> EXERCISE DESCRIPTION: Each of the entries should be retyped precisely as it appears.

========

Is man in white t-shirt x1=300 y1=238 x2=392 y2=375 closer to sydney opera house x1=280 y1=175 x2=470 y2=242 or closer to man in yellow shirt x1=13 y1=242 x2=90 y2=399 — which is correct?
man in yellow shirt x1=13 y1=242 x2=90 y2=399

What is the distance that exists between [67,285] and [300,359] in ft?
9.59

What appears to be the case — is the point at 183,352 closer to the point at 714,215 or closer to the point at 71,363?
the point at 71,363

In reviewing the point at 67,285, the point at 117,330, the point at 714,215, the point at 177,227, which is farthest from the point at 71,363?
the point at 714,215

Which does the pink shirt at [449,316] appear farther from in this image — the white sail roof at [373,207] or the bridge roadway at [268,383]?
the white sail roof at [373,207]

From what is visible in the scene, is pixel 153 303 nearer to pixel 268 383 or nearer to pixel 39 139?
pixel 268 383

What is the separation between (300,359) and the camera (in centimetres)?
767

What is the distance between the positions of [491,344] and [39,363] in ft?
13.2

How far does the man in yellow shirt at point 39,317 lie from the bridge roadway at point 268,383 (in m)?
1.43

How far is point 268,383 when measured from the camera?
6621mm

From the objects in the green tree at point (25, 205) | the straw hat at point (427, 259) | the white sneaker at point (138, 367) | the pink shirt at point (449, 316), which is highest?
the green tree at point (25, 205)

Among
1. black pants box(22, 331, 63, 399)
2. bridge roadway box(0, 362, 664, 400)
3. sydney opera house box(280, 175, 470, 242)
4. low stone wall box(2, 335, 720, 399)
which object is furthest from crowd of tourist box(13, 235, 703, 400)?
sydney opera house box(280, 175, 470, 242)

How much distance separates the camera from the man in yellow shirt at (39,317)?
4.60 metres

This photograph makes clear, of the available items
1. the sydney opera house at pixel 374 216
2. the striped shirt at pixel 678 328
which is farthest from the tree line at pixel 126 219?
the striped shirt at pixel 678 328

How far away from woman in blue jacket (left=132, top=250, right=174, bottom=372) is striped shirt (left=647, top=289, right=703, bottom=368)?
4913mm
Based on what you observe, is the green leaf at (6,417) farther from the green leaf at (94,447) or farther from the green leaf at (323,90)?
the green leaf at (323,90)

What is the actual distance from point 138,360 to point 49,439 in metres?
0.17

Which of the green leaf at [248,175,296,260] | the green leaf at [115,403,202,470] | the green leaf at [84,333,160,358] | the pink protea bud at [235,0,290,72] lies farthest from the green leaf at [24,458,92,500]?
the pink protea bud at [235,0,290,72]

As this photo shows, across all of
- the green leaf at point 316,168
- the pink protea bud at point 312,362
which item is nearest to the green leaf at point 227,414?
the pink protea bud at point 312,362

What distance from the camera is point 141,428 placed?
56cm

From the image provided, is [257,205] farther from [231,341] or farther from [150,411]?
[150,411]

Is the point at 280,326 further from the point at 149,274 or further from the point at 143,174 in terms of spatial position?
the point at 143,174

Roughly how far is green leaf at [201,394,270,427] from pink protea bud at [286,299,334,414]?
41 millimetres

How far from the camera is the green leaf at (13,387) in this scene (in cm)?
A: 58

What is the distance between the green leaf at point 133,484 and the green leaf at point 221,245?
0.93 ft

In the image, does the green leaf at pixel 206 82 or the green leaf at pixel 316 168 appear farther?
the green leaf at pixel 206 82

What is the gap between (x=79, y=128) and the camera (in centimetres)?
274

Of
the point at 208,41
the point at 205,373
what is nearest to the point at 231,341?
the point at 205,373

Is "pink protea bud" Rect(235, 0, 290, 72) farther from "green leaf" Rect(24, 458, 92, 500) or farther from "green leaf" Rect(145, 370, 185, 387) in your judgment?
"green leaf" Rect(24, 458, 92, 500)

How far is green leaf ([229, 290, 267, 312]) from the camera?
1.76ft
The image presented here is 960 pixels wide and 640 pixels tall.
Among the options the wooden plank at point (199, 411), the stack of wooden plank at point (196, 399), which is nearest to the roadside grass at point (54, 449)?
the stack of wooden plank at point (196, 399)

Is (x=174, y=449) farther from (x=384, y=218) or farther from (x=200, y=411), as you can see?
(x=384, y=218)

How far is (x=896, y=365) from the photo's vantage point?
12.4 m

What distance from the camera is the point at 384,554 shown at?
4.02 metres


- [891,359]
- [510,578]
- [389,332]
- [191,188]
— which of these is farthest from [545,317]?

========

> SOLUTION TO THIS PROBLEM:
Is man in white t-shirt x1=300 y1=238 x2=392 y2=375 closer to sydney opera house x1=280 y1=175 x2=470 y2=242 or closer to man in yellow shirt x1=13 y1=242 x2=90 y2=399 — which is correct?
man in yellow shirt x1=13 y1=242 x2=90 y2=399

What is the distance that exists between [67,285] and [300,359] in ft?
9.59

What appears to be the case — is the point at 183,352 closer to the point at 714,215 or closer to the point at 71,363?
the point at 71,363

In reviewing the point at 67,285, the point at 117,330, the point at 714,215, the point at 177,227, which is farthest from the point at 71,363?
the point at 714,215

Which does the pink shirt at [449,316] appear farther from in this image — the white sail roof at [373,207] or the bridge roadway at [268,383]?
the white sail roof at [373,207]

From what is visible in the scene, is pixel 153 303 nearer to pixel 268 383 or nearer to pixel 39 139?
pixel 268 383

What is the separation between (300,359) and the camera (in centimetres)?
767

What is the distance between the positions of [491,344] and [39,363] in ft?
13.2

How far does the man in yellow shirt at point 39,317 lie from the bridge roadway at point 268,383 (in m)?
1.43

How far is point 268,383 when measured from the camera?
6621mm

From the objects in the green tree at point (25, 205) | the straw hat at point (427, 259) | the white sneaker at point (138, 367) | the pink shirt at point (449, 316), which is highest?
the green tree at point (25, 205)

Among
1. black pants box(22, 331, 63, 399)
2. bridge roadway box(0, 362, 664, 400)
3. sydney opera house box(280, 175, 470, 242)
4. low stone wall box(2, 335, 720, 399)
which object is furthest from crowd of tourist box(13, 235, 703, 400)?
sydney opera house box(280, 175, 470, 242)

How much distance separates the camera from the man in yellow shirt at (39,317)?
4.60 metres

This photograph makes clear, of the available items
1. the sydney opera house at pixel 374 216
2. the striped shirt at pixel 678 328
which is farthest from the tree line at pixel 126 219?
the striped shirt at pixel 678 328

How far away from woman in blue jacket (left=132, top=250, right=174, bottom=372) is striped shirt (left=647, top=289, right=703, bottom=368)?
4913mm
Based on what you observe, is the green leaf at (6,417) farther from the green leaf at (94,447) or farther from the green leaf at (323,90)?
the green leaf at (323,90)

What is the actual distance from point 138,360 to point 49,439 in metres?
0.17

Which of the green leaf at [248,175,296,260] | the green leaf at [115,403,202,470] | the green leaf at [84,333,160,358] | the pink protea bud at [235,0,290,72] lies farthest from the green leaf at [24,458,92,500]?
the pink protea bud at [235,0,290,72]

As this photo shows, across all of
- the green leaf at point 316,168
- the pink protea bud at point 312,362
which item is nearest to the green leaf at point 227,414?
the pink protea bud at point 312,362

What distance from the camera is point 141,428 placed?
56cm

From the image provided, is [257,205] farther from [231,341] or farther from [150,411]?
[150,411]

Is the point at 280,326 further from the point at 149,274 or further from the point at 143,174 in terms of spatial position?
the point at 143,174

Roughly how far is green leaf at [201,394,270,427] from pink protea bud at [286,299,334,414]?
41 millimetres

How far from the camera is the green leaf at (13,387) in this scene (in cm)?
A: 58

What is the distance between the green leaf at point 133,484 and the green leaf at point 221,245?
0.93 ft

In the image, does the green leaf at pixel 206 82 or the green leaf at pixel 316 168 appear farther?
the green leaf at pixel 206 82

What is the gap between (x=79, y=128) and the camera (in centimetres)?
274

Of
the point at 208,41
the point at 205,373
what is nearest to the point at 231,341?
the point at 205,373

Is "pink protea bud" Rect(235, 0, 290, 72) farther from "green leaf" Rect(24, 458, 92, 500) or farther from "green leaf" Rect(145, 370, 185, 387) in your judgment?
"green leaf" Rect(24, 458, 92, 500)

How far is green leaf ([229, 290, 267, 312]) from the camera?
1.76ft
The image presented here is 960 pixels wide and 640 pixels tall.
Among the options the wooden plank at point (199, 411), the stack of wooden plank at point (196, 399), which is nearest to the roadside grass at point (54, 449)?
the stack of wooden plank at point (196, 399)

Is (x=174, y=449) farther from (x=384, y=218) or farther from (x=200, y=411), as you can see?
(x=384, y=218)

How far is (x=896, y=365) from the photo's vantage point?
12.4 m

What distance from the camera is the point at 384,554 shown at?
4.02 metres


- [891,359]
- [510,578]
- [389,332]
- [191,188]
— which of these is farthest from [545,317]?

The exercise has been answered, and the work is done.